[Extracted records]
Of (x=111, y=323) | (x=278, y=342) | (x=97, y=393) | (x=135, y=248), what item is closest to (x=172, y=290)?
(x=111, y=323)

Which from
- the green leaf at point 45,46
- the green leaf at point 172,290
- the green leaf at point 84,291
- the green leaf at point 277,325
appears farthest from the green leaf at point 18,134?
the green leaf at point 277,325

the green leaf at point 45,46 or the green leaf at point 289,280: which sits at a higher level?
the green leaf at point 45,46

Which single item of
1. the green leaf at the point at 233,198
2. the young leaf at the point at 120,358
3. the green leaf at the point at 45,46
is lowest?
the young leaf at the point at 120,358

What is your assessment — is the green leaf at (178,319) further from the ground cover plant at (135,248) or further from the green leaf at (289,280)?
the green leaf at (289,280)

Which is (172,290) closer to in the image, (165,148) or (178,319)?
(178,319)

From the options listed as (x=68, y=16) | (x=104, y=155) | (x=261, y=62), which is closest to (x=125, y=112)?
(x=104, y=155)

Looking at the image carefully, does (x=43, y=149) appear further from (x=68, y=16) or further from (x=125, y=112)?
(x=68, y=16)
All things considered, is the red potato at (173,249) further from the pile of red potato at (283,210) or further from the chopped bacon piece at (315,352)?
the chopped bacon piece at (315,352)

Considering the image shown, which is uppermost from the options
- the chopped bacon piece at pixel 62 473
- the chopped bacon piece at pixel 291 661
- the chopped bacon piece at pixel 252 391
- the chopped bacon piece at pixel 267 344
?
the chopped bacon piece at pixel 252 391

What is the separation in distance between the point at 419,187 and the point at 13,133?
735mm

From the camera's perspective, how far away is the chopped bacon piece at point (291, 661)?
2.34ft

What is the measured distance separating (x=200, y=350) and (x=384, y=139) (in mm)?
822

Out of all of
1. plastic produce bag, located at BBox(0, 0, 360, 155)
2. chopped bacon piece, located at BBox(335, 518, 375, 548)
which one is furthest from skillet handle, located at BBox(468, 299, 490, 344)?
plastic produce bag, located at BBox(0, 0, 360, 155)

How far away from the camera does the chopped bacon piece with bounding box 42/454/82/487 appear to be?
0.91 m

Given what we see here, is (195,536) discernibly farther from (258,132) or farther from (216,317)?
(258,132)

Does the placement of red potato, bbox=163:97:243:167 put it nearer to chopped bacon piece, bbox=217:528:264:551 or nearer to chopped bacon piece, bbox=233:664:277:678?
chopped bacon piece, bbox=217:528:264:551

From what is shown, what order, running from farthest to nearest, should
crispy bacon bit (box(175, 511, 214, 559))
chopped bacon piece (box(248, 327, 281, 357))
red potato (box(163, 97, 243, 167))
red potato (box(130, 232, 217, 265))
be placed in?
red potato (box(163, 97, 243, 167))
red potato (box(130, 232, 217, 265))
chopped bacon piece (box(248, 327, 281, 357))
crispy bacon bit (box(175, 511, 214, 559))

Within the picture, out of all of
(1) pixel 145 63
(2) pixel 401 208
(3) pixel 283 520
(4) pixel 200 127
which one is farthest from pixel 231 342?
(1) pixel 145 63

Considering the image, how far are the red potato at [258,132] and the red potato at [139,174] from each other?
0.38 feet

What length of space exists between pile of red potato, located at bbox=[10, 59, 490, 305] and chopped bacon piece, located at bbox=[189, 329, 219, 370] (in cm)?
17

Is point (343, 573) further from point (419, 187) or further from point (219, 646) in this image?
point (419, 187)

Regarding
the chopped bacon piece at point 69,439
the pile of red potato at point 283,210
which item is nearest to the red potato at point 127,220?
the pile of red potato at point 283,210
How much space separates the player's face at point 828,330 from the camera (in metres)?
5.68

--

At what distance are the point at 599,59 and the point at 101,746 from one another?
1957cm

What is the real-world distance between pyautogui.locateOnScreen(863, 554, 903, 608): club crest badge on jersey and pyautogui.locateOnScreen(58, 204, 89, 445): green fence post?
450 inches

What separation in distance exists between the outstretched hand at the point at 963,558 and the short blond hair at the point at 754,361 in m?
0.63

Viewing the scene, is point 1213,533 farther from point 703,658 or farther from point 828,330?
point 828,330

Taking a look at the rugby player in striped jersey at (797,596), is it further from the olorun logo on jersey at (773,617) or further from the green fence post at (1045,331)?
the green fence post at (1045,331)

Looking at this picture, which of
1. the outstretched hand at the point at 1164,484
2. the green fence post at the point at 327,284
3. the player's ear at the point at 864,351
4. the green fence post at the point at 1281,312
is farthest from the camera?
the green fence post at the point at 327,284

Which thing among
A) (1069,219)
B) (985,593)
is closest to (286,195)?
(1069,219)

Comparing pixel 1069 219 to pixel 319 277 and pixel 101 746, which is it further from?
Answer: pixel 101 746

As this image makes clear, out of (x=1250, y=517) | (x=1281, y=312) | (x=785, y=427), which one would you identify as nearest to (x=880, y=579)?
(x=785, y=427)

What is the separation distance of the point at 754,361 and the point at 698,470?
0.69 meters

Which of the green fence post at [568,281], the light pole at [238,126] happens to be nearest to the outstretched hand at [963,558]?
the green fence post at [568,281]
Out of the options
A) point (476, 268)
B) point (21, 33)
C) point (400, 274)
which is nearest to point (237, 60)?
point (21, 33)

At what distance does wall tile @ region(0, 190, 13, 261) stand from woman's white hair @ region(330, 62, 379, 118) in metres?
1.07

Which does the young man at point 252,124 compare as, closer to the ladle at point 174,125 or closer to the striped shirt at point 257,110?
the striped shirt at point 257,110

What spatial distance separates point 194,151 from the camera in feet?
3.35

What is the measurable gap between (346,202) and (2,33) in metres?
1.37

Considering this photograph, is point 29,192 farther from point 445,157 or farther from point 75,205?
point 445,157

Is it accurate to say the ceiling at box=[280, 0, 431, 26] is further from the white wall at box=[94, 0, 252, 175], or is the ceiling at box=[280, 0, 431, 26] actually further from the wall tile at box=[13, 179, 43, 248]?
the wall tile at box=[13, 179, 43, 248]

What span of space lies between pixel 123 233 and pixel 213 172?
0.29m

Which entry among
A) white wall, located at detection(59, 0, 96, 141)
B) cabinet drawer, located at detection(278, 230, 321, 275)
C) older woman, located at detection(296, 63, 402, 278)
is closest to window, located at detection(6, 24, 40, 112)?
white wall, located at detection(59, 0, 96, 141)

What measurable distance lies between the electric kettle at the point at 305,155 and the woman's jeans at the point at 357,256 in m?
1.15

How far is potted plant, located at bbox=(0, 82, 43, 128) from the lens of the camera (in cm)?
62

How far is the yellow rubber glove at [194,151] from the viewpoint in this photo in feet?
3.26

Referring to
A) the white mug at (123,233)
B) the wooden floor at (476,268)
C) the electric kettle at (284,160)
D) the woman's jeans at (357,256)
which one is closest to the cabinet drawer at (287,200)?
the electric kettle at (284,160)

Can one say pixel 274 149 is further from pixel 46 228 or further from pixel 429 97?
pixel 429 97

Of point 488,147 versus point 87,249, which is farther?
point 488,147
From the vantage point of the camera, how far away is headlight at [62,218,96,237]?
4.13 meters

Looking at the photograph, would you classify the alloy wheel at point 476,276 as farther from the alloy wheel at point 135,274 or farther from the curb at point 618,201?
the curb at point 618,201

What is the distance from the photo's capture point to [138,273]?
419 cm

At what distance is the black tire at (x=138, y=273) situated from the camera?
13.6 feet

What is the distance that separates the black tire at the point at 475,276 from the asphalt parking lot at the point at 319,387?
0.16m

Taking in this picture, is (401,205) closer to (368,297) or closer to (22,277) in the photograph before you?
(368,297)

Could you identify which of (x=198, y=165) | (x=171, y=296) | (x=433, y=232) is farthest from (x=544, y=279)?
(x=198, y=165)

...

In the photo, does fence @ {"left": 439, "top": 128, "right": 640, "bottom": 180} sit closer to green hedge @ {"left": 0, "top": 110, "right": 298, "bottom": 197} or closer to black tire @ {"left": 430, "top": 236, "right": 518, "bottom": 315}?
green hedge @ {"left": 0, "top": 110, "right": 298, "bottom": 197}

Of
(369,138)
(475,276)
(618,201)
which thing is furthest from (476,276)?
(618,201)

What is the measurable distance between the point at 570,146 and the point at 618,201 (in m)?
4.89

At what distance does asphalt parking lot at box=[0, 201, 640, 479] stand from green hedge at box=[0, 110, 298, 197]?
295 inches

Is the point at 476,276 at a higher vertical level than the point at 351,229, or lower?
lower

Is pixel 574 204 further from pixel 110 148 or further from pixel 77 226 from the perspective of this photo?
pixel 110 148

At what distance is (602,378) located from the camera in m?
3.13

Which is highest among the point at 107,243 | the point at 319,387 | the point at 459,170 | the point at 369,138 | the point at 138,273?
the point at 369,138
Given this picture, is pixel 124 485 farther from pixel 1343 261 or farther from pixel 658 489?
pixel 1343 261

**Required work:** How many lines in the rows above contain the string "Taking"? Case counts, so give only the number of lines where it matches in capital and small letters alike.

**Exercise solution:** 2